> _CONSIGNE 1_: Transcrivez sous forme de liste JSON de chaînes, une par ligne et sans les lignes vides, tout le passage des enregistrements qui va de leur début jusqu'à la ligne contenant « Answer: bee black », incluse.

----- EXTRAIT DU DOCUMENT -----

DEUXIÈME PARTIE : PRESSE
I. L'INDISPENSABLE MODERNISATION DU DISPOSITIF FRANÇAIS D'AIDES PUBLIQUES À LA PRESSE
A. UN SOUTIEN PUBLIC AU DÉVELOPPEMENT DE LA PRESSE EN RÉGRESSION
1. Le Gouvernement met un terme à son plan exceptionnel de soutien à la presse
Les crédits inscrits dans le projet de loi de finances pour 2012 sur le programme 180 « Presse » s'établissent à 390,3 millions d'euros en crédits de paiement. Ils sont complétés, à hauteur de 152,4 millions d'euros, par l'aide au transport postal de la presse dans les zones peu denses au titre du programme 134 « Développement des entreprises et de l'emploi » de la mission « Économie ».
Le total des aides versées directement aux éditeurs et à d'autres organismes ou personnes chargées de la fabrication, de la distribution et de la diffusion de la presse est ainsi porté à 542,7 millions d'euros, soit une diminution de 6,2 % par rapport à leur niveau de 2011. En effet, l'année 2011 a constitué la dernière année de mise en oeuvre du plan exceptionnel de soutien public en faveur de la presse, annoncé par le Président de la République à l'issue des États généraux de la presse écrite, d'un montant de 580 millions d'euros sur trois ans de 2009 à 2011.

----- DONNÉES À UTILISER -----

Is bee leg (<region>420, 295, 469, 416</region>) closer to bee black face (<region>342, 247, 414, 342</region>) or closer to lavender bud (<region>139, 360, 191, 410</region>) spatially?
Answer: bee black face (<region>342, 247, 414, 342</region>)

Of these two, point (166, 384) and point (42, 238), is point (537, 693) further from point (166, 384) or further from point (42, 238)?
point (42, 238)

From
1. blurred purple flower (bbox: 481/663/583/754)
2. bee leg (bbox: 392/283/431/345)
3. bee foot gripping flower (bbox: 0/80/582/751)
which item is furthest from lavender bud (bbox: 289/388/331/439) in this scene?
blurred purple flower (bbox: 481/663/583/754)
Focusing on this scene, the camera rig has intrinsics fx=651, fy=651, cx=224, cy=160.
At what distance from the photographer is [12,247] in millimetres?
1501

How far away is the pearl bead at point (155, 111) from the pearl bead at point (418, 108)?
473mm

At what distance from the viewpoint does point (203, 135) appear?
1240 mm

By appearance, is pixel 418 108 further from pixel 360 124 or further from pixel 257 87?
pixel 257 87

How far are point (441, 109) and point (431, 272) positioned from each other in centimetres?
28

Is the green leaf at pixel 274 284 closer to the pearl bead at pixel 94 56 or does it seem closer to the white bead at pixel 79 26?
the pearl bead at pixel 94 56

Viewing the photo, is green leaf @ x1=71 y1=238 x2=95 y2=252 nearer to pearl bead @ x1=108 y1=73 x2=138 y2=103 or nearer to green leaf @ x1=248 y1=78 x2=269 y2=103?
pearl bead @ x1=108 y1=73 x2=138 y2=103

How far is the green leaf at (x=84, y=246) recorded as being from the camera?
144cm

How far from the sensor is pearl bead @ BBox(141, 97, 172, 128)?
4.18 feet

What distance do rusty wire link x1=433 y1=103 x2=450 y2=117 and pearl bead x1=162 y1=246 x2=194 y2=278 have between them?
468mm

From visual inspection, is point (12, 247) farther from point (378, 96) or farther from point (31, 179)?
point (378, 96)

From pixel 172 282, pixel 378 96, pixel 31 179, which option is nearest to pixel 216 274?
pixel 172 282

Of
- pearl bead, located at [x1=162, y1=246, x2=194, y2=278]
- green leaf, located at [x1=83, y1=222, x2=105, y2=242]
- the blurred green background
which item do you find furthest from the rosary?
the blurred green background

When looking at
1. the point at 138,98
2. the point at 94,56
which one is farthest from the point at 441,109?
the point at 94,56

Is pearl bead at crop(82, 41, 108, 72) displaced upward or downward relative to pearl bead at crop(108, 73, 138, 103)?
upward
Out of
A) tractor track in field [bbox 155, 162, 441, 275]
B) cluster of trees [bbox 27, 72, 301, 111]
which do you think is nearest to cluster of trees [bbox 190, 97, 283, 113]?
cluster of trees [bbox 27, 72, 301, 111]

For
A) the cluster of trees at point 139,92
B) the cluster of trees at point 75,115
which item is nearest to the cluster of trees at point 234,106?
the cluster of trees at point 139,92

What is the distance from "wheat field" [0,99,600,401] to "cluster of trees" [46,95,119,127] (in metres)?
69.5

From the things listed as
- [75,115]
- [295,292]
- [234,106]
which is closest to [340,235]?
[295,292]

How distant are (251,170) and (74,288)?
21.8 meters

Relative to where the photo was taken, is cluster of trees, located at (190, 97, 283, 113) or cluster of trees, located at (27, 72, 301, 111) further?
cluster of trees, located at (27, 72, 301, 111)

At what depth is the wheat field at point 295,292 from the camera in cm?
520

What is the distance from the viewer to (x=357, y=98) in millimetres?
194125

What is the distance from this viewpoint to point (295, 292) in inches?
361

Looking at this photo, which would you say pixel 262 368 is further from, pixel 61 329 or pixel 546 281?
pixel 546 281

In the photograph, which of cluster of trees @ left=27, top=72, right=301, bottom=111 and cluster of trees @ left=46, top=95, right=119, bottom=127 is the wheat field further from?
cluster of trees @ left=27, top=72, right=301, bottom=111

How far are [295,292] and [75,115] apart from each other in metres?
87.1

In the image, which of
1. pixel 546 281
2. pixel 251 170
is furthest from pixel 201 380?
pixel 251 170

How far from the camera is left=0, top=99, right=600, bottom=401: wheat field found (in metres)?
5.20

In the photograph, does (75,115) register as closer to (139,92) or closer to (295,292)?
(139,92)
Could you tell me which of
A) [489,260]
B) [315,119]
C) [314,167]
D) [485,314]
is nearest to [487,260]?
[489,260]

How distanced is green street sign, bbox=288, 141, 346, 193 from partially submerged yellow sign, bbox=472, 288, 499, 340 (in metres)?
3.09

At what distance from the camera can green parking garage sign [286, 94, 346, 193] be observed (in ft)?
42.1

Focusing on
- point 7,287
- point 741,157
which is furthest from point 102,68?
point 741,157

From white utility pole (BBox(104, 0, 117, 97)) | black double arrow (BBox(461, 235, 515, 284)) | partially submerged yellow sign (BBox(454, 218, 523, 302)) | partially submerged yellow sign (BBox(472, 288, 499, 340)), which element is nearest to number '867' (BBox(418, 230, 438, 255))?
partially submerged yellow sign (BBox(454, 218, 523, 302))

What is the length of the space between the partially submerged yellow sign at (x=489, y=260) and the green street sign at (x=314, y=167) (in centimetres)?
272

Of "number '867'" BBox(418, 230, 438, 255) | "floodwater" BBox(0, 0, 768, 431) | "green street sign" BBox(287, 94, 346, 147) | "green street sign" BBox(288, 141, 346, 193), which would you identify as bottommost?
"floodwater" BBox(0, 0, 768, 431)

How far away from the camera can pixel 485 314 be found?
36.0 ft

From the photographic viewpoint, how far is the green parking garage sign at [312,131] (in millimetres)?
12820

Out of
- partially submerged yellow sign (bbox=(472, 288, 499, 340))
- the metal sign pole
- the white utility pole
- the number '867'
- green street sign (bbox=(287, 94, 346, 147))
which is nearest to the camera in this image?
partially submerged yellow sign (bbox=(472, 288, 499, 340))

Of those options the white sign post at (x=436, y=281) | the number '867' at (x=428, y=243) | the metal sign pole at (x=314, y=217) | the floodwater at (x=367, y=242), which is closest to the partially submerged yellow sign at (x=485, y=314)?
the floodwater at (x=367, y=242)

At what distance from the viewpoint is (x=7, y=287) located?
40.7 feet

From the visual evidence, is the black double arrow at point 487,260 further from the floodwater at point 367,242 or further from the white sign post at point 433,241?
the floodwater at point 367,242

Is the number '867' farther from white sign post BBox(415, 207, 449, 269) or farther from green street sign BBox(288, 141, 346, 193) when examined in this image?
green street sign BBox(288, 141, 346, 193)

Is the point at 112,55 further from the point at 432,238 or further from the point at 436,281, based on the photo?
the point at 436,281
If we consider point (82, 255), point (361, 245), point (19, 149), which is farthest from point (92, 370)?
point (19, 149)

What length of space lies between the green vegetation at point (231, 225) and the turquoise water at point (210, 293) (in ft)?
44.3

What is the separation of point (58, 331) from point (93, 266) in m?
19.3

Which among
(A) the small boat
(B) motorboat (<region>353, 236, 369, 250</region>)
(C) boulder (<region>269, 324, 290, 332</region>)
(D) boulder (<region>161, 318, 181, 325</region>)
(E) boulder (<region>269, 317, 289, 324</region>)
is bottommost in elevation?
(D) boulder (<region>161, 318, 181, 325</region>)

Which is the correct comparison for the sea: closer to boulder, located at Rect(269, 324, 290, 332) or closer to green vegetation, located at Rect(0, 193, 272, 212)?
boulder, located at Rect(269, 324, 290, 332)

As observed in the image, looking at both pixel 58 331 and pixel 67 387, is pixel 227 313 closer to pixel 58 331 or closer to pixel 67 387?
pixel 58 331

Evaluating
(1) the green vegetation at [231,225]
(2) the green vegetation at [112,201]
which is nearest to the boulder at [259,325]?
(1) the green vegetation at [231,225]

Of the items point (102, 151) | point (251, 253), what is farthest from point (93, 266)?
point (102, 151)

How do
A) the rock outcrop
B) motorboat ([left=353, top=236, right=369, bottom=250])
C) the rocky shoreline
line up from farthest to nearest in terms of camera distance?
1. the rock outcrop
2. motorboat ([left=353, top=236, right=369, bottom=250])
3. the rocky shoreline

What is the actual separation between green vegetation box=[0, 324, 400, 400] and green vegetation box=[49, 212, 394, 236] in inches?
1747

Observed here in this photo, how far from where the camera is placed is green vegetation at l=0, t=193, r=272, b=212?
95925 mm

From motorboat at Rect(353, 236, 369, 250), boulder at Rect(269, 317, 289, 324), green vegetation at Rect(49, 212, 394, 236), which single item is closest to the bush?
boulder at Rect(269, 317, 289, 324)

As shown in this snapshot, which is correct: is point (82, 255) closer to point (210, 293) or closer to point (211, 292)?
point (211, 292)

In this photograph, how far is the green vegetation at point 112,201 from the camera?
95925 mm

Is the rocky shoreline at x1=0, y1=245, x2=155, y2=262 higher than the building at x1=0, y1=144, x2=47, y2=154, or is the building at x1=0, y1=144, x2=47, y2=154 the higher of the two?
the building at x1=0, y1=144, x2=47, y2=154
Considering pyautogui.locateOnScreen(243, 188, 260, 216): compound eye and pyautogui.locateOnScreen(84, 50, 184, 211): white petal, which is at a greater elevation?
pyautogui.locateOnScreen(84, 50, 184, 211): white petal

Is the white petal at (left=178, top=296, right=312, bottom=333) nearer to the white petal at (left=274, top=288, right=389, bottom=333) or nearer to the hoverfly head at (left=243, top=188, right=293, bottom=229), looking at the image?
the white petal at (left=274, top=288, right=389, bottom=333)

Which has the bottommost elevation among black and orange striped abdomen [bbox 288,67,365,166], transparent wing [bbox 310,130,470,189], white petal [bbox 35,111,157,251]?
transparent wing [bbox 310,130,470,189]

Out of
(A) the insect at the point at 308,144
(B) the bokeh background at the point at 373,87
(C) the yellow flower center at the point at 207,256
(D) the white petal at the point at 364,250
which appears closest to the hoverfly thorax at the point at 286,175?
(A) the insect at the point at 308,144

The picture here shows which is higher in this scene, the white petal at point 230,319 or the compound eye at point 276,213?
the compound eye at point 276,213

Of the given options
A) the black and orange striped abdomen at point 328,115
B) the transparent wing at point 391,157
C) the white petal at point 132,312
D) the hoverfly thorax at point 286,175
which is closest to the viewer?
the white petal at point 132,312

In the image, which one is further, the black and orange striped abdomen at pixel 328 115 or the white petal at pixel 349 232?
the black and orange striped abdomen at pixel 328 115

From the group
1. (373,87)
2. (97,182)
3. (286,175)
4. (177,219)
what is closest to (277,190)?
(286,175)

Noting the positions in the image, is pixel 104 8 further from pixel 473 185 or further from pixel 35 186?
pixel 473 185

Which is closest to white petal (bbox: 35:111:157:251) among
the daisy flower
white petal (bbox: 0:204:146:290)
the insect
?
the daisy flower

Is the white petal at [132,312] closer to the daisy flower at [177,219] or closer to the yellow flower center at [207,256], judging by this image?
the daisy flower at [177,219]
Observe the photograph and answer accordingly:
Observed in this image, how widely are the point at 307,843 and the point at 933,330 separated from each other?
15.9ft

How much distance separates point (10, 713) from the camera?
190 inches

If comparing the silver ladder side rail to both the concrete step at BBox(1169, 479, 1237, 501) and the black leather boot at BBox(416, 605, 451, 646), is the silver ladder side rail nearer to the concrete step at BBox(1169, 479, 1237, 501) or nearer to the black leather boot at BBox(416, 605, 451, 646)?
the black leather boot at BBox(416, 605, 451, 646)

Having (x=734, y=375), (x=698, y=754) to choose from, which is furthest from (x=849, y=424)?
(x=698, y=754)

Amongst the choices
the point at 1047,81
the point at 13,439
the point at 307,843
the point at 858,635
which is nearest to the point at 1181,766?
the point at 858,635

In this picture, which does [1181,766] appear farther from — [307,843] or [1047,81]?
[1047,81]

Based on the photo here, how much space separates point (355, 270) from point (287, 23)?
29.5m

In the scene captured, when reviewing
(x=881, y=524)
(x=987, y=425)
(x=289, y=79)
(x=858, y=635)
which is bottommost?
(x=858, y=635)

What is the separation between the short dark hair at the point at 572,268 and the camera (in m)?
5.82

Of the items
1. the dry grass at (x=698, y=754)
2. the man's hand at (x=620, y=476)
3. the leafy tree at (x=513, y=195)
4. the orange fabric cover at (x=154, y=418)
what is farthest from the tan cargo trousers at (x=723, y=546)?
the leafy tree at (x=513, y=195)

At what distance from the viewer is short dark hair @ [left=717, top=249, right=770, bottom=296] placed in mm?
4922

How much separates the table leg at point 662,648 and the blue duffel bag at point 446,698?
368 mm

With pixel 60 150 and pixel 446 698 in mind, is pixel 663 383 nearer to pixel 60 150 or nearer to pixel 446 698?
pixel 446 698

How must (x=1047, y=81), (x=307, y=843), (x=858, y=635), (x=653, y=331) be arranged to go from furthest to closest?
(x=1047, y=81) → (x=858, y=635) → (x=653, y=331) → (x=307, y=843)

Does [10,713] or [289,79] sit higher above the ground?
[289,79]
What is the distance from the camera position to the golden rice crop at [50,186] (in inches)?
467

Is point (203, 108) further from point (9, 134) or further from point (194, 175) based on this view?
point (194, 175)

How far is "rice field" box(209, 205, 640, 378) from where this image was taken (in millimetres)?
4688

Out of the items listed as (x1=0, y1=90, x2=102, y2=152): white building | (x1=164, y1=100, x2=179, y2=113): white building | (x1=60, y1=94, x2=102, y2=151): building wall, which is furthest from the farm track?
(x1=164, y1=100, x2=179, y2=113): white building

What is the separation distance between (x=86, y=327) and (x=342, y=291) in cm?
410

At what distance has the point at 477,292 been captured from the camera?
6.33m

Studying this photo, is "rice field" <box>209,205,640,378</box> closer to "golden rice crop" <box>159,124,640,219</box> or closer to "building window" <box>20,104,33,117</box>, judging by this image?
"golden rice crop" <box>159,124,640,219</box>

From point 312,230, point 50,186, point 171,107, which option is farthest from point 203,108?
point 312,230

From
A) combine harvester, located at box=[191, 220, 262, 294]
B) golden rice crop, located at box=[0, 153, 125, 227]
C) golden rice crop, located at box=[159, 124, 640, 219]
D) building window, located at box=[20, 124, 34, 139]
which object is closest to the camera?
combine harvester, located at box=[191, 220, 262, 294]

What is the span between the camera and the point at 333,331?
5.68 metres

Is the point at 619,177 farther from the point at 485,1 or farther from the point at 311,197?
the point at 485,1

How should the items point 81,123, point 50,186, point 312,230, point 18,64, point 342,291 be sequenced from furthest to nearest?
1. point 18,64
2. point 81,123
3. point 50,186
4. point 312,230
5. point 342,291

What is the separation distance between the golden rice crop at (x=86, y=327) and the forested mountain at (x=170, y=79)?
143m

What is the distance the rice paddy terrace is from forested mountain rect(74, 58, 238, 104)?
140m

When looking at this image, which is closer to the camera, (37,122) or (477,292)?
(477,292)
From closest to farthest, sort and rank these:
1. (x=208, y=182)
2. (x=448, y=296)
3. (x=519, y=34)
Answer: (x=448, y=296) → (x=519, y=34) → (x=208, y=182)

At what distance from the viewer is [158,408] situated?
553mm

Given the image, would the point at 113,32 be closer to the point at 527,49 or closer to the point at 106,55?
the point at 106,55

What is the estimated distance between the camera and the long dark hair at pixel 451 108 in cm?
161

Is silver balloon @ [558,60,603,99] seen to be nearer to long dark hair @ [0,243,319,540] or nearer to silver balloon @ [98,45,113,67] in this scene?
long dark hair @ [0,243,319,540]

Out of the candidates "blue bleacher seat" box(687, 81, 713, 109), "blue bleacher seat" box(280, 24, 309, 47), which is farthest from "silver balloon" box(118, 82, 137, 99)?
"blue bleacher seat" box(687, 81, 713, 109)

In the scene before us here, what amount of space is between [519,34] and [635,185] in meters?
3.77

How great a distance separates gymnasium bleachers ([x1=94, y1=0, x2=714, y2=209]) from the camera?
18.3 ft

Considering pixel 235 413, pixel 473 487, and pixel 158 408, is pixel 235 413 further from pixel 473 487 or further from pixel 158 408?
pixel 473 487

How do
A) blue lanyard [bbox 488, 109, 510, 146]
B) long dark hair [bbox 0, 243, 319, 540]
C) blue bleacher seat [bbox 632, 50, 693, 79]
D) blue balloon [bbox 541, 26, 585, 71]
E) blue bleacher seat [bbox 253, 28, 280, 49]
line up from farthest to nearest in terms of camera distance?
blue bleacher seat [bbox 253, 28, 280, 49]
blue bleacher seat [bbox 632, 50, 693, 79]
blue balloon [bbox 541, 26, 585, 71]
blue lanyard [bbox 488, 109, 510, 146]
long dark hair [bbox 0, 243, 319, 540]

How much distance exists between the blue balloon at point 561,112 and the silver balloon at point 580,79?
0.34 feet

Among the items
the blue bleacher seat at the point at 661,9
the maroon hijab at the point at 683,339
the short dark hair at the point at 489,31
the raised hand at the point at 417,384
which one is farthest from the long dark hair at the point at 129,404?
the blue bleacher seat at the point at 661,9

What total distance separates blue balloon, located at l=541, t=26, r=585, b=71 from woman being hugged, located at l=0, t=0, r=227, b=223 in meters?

-----

> _CONSIGNE 2_: D'après le texte sur les aides publiques à la presse, à combien s'élève le total des aides versées directement aux éditeurs et aux autres acteurs de la presse dans le projet de loi de finances pour 2012 ?

> _RÉSULTAT 1_:
[
  "Is bee leg (<region>420, 295, 469, 416</region>) closer to bee black face (<region>342, 247, 414, 342</region>) or closer to lavender bud (<region>139, 360, 191, 410</region>) spatially?",
  "Answer: bee black face (<region>342, 247, 414, 342</region>)"
]

> _RÉSULTAT 2_: 542,7 millions d'euros.